• 本文:
いきなりですが、篠原千絵先生の『天は赤い河のほとり』について語ります。こちらも超有名作品なのに、ごく最近に読みました(遅)

王家のマネをしたとか言われている作品だけど──そうかなあ? 舞台が同時代・同地域、同じタイムスリップもの、現代の少女が古代の王様と結ばれるというだけで、作風は違うし、そこまで似てると思わなかったけどなあ?

感想としては、こちらは完結しているゆえ一気に読めて、読後感もすっきり、とてもおもしろかったでした。
主人公ユーリが短期間で武術の達人になれたり、早くも軍隊を率いて戦場へ出たり、運動神経が抜群すぎる(笑) その適応能力の高さと、物事がユーリに有利に運びすぎるゆえ、現代から古代へタイムスリップした少女に見えにくい。次々と事件が起きておもしろいんだけど、もう少し人物の心理描写が欲しい、などの難点も感じましたが、史実と非現実的要素を上手に取り入れ、長いストーリーをテンポよくまとめた、歴史漫画の名作だと思いました。

ちなみにカイルよりも、わたしはラムセスの方がよかった。気に入ったのは皇妃ナキア&神官ウルヒの極悪コンビでした。

──で、<好み>という観点から話をすれば、わたしは王家の方が好きです(*^-^*)
先に世に発表されて有名になったのは王家だし、どっぷりハマって夢中で読んだ者としては、古代エジプトという単語が出れば、ぱっと浮かぶのは『王家の紋章』、ヒッタイトといえば自動的にイズミルを連想してしまうほど、頭の中が王家に強く影響されてますしね♫

絵はどちらも大好きというわけじゃないけど(両先生ゴメン)、王家はあの独特な古さに味があり、画面に華やかさもある。さらに王家の方が古代世界の雰囲気がよく出ていて、舞台を古代エジプトに設定する必然性があり、主人公が古代と現代を行ったり来たりと二つの世界が描かれているので、タイムスリップものとして、よりおもしろい。

そしてラブシーンに関しても、エロスな場面そのものは天河の方が多いんだけど、さりげないコマでもドキドキして印象深いのは王家の方かな。王家ははっきりした場面を出さないから、妄想をかきたてられる。チラリズムの美学というか、奥ゆかしい色気がありますね。

• 課題の内容: 本文のうち「いきなりですが、篠原千絵先生」から「とてもおもしろかったでした。」までの部分を、一字一句違えずに書き写してもらえますか。 記録は参照しなくてかまいません。

(場面に関する質問の記録)
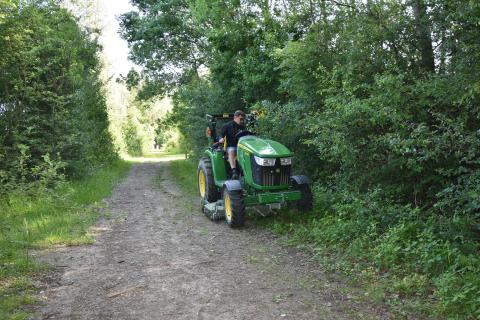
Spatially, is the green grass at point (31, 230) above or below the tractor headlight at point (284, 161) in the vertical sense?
below

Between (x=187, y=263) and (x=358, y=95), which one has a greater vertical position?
(x=358, y=95)

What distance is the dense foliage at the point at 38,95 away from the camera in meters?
11.2

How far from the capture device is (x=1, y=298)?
449 cm

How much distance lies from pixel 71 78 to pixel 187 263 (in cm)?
942

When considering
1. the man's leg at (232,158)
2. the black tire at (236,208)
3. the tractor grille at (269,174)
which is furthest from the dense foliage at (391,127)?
the man's leg at (232,158)

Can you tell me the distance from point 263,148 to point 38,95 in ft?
24.9

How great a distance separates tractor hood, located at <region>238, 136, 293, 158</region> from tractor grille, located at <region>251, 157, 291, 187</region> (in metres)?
0.17

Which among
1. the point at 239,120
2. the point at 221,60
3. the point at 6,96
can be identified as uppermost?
the point at 221,60

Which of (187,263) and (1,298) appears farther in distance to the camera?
(187,263)

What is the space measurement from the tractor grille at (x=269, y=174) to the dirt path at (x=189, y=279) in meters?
0.87

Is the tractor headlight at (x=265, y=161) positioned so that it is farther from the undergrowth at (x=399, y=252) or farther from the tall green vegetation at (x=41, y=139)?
the tall green vegetation at (x=41, y=139)

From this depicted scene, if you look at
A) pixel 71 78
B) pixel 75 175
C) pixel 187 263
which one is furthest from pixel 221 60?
pixel 187 263

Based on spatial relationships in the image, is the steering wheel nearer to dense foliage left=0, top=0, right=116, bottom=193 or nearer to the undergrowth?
the undergrowth

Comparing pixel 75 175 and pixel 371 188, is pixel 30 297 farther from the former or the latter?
pixel 75 175
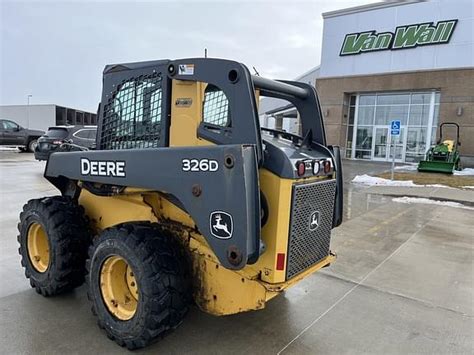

• 課題への回答:
いきなりですが、篠原千絵先生の『天は赤い河のほとり』について語ります。こちらも超有名作品なのに、ごく最近に読みました(遅)

王家のマネをしたとか言われている作品だけど──そうかなあ? 舞台が同時代・同地域、同じタイムスリップもの、現代の少女が古代の王様と結ばれるというだけで、作風は違うし、そこまで似てると思わなかったけどなあ?

感想としては、こちらは完結しているゆえ一気に読めて、読後感もすっきり、とてもおもしろかったでした。